AI/TLDR

vLLM

Fast, memory-efficient inference and serving for large language models

Overview

vLLM is a library for running and serving large language models. It loads models from Hugging Face and exposes them either as a Python API for batch generation or as an OpenAI-compatible HTTP server. It was originally developed in the Sky Computing Lab at UC Berkeley and is now maintained by a large open-source community.

It is built for teams that need to serve many requests at the same time without running out of GPU memory. Its PagedAttention technique manages the attention key/value cache more efficiently, and continuous batching keeps the GPU busy by adding and removing requests on the fly. It supports 200+ model architectures, including decoder-only LLMs, mixture-of-expert models, and multimodal models.

Within the inference and serving category, vLLM sits at the high-throughput serving end. You point it at a model, and it handles batching, memory management, streaming, and an API surface so you can focus on your application instead of the serving plumbing.

What it does

  • PagedAttention manages attention key/value memory efficiently, reducing waste and fitting more concurrent requests in GPU memory
  • Continuous batching, chunked prefill, and prefix caching keep throughput high under load
  • OpenAI-compatible API server, plus Anthropic Messages API and gRPC support
  • Wide quantization support including FP8, INT8, INT4, GPTQ/AWQ, and GGUF
  • Tensor, pipeline, data, expert, and context parallelism for distributed inference
  • Runs on NVIDIA and AMD GPUs, x86/ARM/PowerPC CPUs, and other hardware via plugins

Getting started

Install vLLM, then either generate text from Python or start an OpenAI-compatible server.

Install vLLM

Install with uv (recommended) or pip. A GPU with a matching CUDA setup is the common target.

bashbash
uv pip install vllm

Run offline batched inference

Load a model and generate text for a list of prompts directly in Python.

pythonpython
from vllm import LLM, SamplingParams

prompts = [
    "Hello, my name is",
    "The capital of France is",
]
sampling_params = SamplingParams(temperature=0.8, top_p=0.95)

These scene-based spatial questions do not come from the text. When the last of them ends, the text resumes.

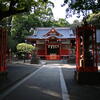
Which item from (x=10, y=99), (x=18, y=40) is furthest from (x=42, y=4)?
(x=18, y=40)

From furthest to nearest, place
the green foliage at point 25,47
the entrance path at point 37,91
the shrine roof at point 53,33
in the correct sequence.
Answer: the shrine roof at point 53,33, the green foliage at point 25,47, the entrance path at point 37,91

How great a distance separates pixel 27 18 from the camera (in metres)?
57.4

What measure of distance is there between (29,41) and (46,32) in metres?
3.94

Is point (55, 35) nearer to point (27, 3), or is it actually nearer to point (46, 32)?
point (46, 32)

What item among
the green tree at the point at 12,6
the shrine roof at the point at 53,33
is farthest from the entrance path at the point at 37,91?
the shrine roof at the point at 53,33

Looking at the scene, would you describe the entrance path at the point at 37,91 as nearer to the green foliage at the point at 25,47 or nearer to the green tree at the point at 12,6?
the green tree at the point at 12,6

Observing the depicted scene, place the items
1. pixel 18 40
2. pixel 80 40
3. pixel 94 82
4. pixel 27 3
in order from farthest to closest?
pixel 18 40, pixel 27 3, pixel 80 40, pixel 94 82

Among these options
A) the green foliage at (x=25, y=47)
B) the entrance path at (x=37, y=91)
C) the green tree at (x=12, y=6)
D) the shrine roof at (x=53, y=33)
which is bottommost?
the entrance path at (x=37, y=91)

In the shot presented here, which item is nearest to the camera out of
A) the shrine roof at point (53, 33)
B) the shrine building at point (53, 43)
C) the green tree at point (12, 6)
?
the green tree at point (12, 6)

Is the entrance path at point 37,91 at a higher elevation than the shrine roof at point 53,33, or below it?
below

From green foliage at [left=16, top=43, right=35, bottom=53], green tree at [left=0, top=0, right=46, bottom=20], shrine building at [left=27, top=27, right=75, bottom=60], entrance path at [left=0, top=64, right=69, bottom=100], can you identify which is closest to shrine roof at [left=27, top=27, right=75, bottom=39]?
shrine building at [left=27, top=27, right=75, bottom=60]

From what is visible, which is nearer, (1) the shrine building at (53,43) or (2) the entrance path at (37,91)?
(2) the entrance path at (37,91)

llm = LLM(model="facebook/opt-125m")
outputs = llm.generate(prompts, sampling_params)

for output in outputs:
    print(output.prompt, output.outputs[0].text)

Start an OpenAI-compatible server

Serve a model over HTTP at http://localhost:8000 with chat and completion endpoints that match the OpenAI API.

bashbash
vllm serve Qwen/Qwen2.5-1.5B-Instruct

Commands and code are distilled from the project's own documentation — always check the official repo for the latest.

When to use it

  • Serving a chat or completion model to many users at once behind an OpenAI-compatible API
  • Running high-volume offline batch generation over large prompt sets
  • Hosting open-weight Hugging Face models on your own GPUs instead of a paid API
  • Scaling a single large model across multiple GPUs with tensor or pipeline parallelism

How vLLM compares

vLLM alongside other open-source serving & deployment tools AI/TLDR tracks, ranked by GitHub stars.

ToolStarsWhat it does
Transformers★ 162kHugging Face Transformers is a Python framework that defines and runs state-of-the-art pretrained models for text, vision, audio, and multimodal tasks, for both inference and training.
vLLM★ 83.4kFast, memory-efficient inference and serving for large language models
SGLang★ 29.3kA serving framework for LLMs and multimodal models that boosts throughput by reusing shared prompt prefixes across requests.
TensorRT-LLM★ 13.9kNVIDIA's library that compiles LLMs into optimized engines for the fastest inference on its data-center GPUs.
OpenLLM★ 12.4kA tool to run any open-source LLM as an OpenAI-compatible API endpoint locally or in the cloud.
NVIDIA Triton Inference Server★ 10.8kA multi-framework model server that runs TensorRT, PyTorch, ONNX, and other models with dynamic batching and concurrent execution.
OpenVINO★ 10.4kAn open-source toolkit from Intel that converts and optimizes deep learning models, then runs fast inference on CPU, GPU, and NPU hardware.
LMCache★ 9.4kA KV-cache layer that stores and shares cached attention state across engines and requests to cut repeated computation.